IATA Upbeat on Airlines’ Profitability in 2019

 - December 12, 2018, 9:43 AM
IATA director general Alexandre de Juniac briefs reporters in Geneva on Wednesday. (Photo: IATA)

The International Air Transport Association predicts that 2019 will mark the tenth year of profit and the fifth consecutive year where airlines deliver a return on capital that exceeds the industry’s cost of capital. However, IATA cut its profit target for the global aviation market this year for a second time. The industry’s main trade body said on Wednesday that net income for 2018 will likely total $32.3 billion, which compares to a forecast of $33.8 billion in June and a December forecast for $38.4 billion.

“This year has been tougher than expected,” IATA chief economist Brian Pearce told AIN at the body’s global media day in Geneva. “We saw a squeeze on airline profits because of an acceleration of costs, mainly a rise in fuel prices, higher labor costs and increased infrastructure costs.” All regions will post a lower than anticipated financial performance, though hedging will shield Europe from the higher fuel prices, in contrast to airlines in the U.S., India or China, he noted.

IATA director general and CEO Alexandre de Juniac downplayed the second profit downgrade, pointing out to AIN it represented only a minor adjustment and the industry would earn an average net profit margin of 3.9 percent for 2018. IATA expects passenger traffic measured in RPKs to grow 6.5 percent, down from 8 percent last year, and revenue will increase 8.7 percent year-on-year to $821 billion.

For 2019, de Juniac remains “cautiously optimistic.”  The IATA forecast released today calls for the world’s airlines collectively—including non-IATA members like Ryanair, AirAsia, and Southwest—to make a $35.5 billion net profit on revenues of $885 billion, up 7.7 percent 2018. It expects margin on net profit to reach 4 percent and return on invested capital 8.6 percent, unchanged from 2018. Finally, it expects passenger numbers to reach 4.59 billion, up from 4.34 billion this year.

“We had expected that rising costs would weaken profitability in 2019. But the sharp fall in oil prices and solid GDP growth projections have provided a buffer. So we are cautiously optimistic that the run of solid value creation for investors will continue for at least another year,” said de Juniac. But, he warned, “economic and political environments remain volatile” and the buffer between profit and loss remains thin. “A dollar for a new tax, an increase in charges or shift in the oil price can eat away at the $7.75 per passenger profit very quickly,” he said.

Protectionism and the imposition of tariffs stand as major worries, Pearce explained.

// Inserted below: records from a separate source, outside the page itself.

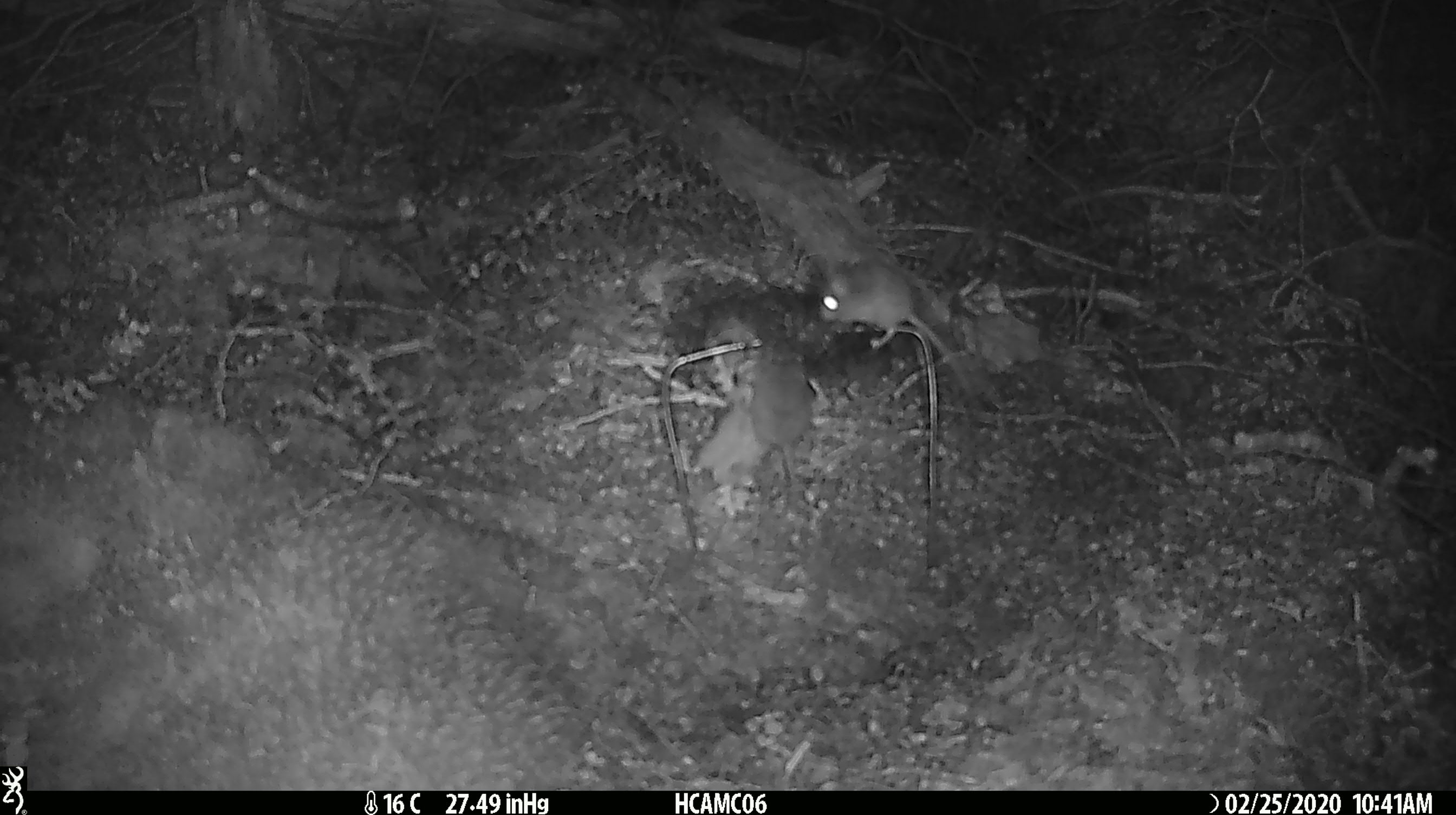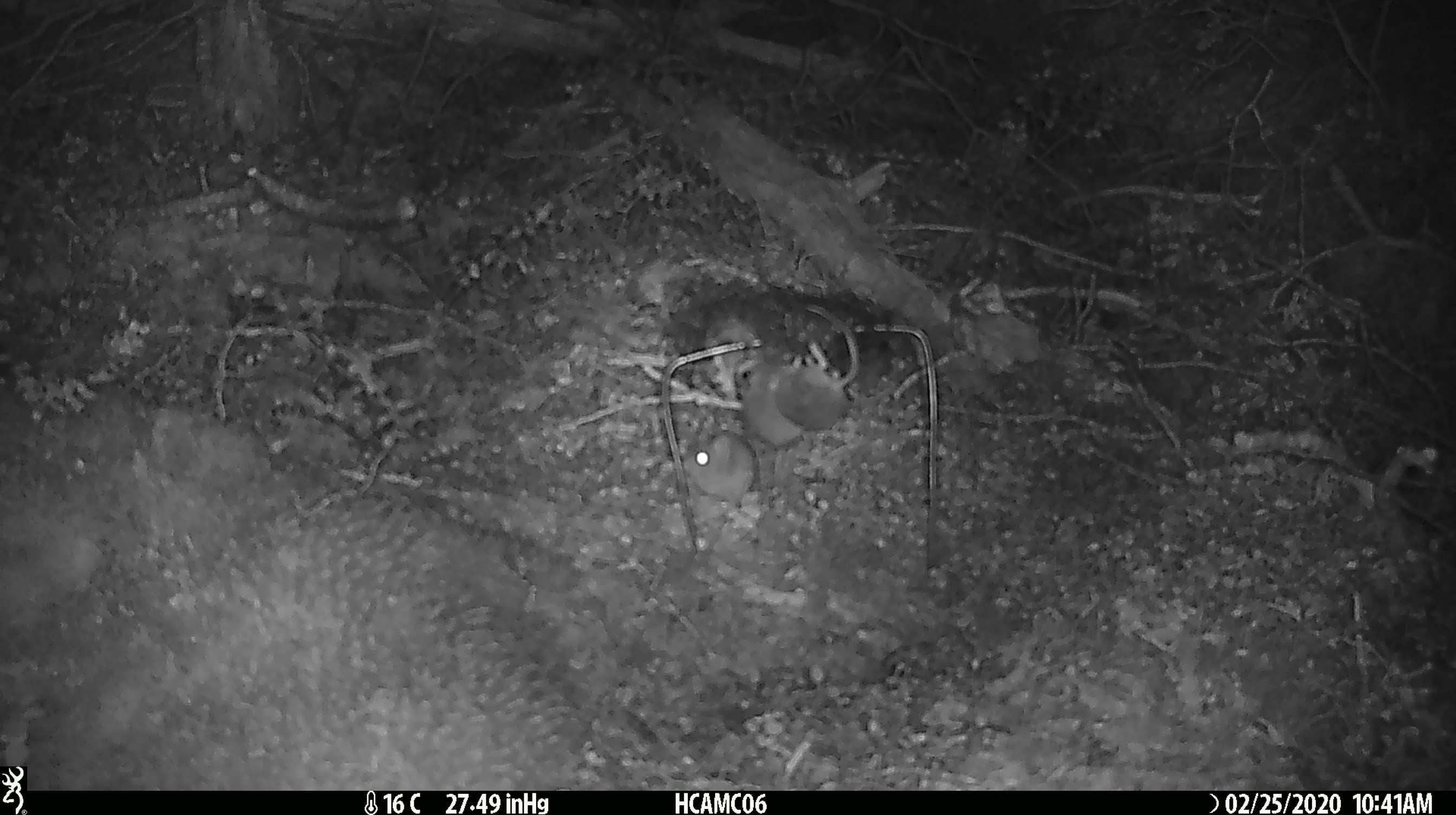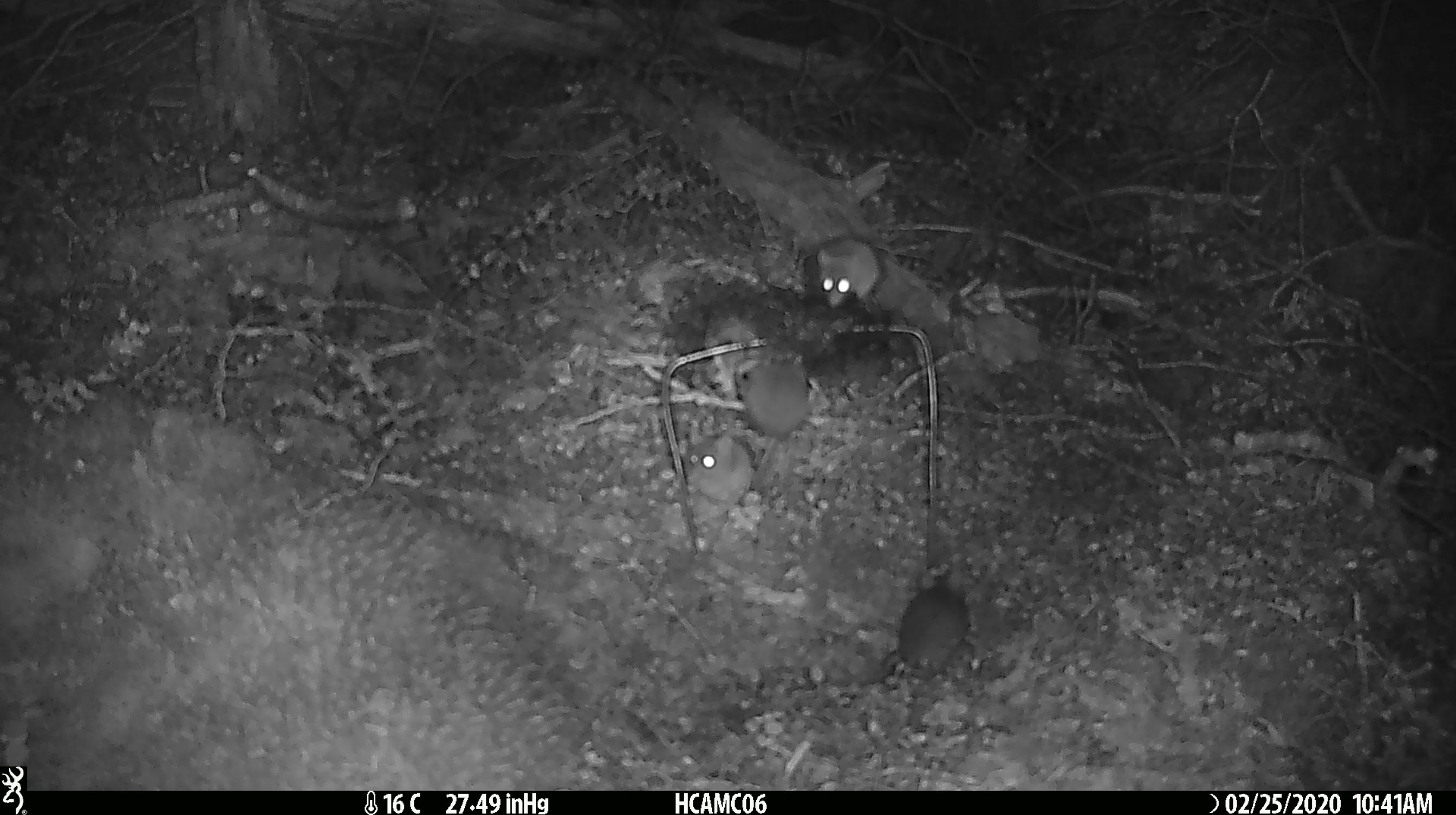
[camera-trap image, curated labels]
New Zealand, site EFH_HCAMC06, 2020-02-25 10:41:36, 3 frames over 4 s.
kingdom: Animalia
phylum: Chordata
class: Mammalia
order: Rodentia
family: Muridae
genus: Mus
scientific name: Mus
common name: mouse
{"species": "mouse (Mus)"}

Travel growth will inevitably slow, and IATA anticipates a 6 percent RPK growth in 2019, which, he noted “is still above the 20-year average.” The effect on air cargo will prove worse and IATA expects FTKs to increase only 3.7 percent, compared with 4.1 percent in 2018 and 9.1 percent in 2017.

One major short-term positive for the industry relates to fuel, the cost of which has fallen sharply in price over the past month, Pearce said. However, airlines will not feel the full benefit of lower oil prices in 2019 because of the delay caused by hedging in some regions, Europe in particular.

North American airlines will, once again, account for the largest chunk of the industry’s net profits. Forecasts call for them to collectively earn $16.6 billion in 2019, or $16.77 per passenger—up from $14.7 billion, or $15.08 per passenger on average this year.

IATA expects all regions except Africa to report profits next year and for financial performance to improve compared with 2018 in all regions except Europe.

IATA’s forecasts call for European operators to earn $7.4 billion jointly and $6.40 per passenger next year, slightly down from $7.5 billion and $6.65, respectively. Airlines in the U.S. continue to benefit from consolidation, a process that has “stopped in Europe,” de Juniac. “There are some bankruptcies of smaller airlines but consolation between majors stopped when IAG was formed and British Airways merged with Iberia.”

De Juniac told AIN he could not comment whether Europe, with its multitude of airlines, is a better environment for consumers than the U.S. market, as often suggested by officials of the European Commission. “Fares have also declined in the US.,” he said. “What is remarkable though is that the low-cost carrier phenomenon has completely stopped there, in contrast to Europe and Asia. There are 10 LCCs in Europe. That is a lot for a market that size.”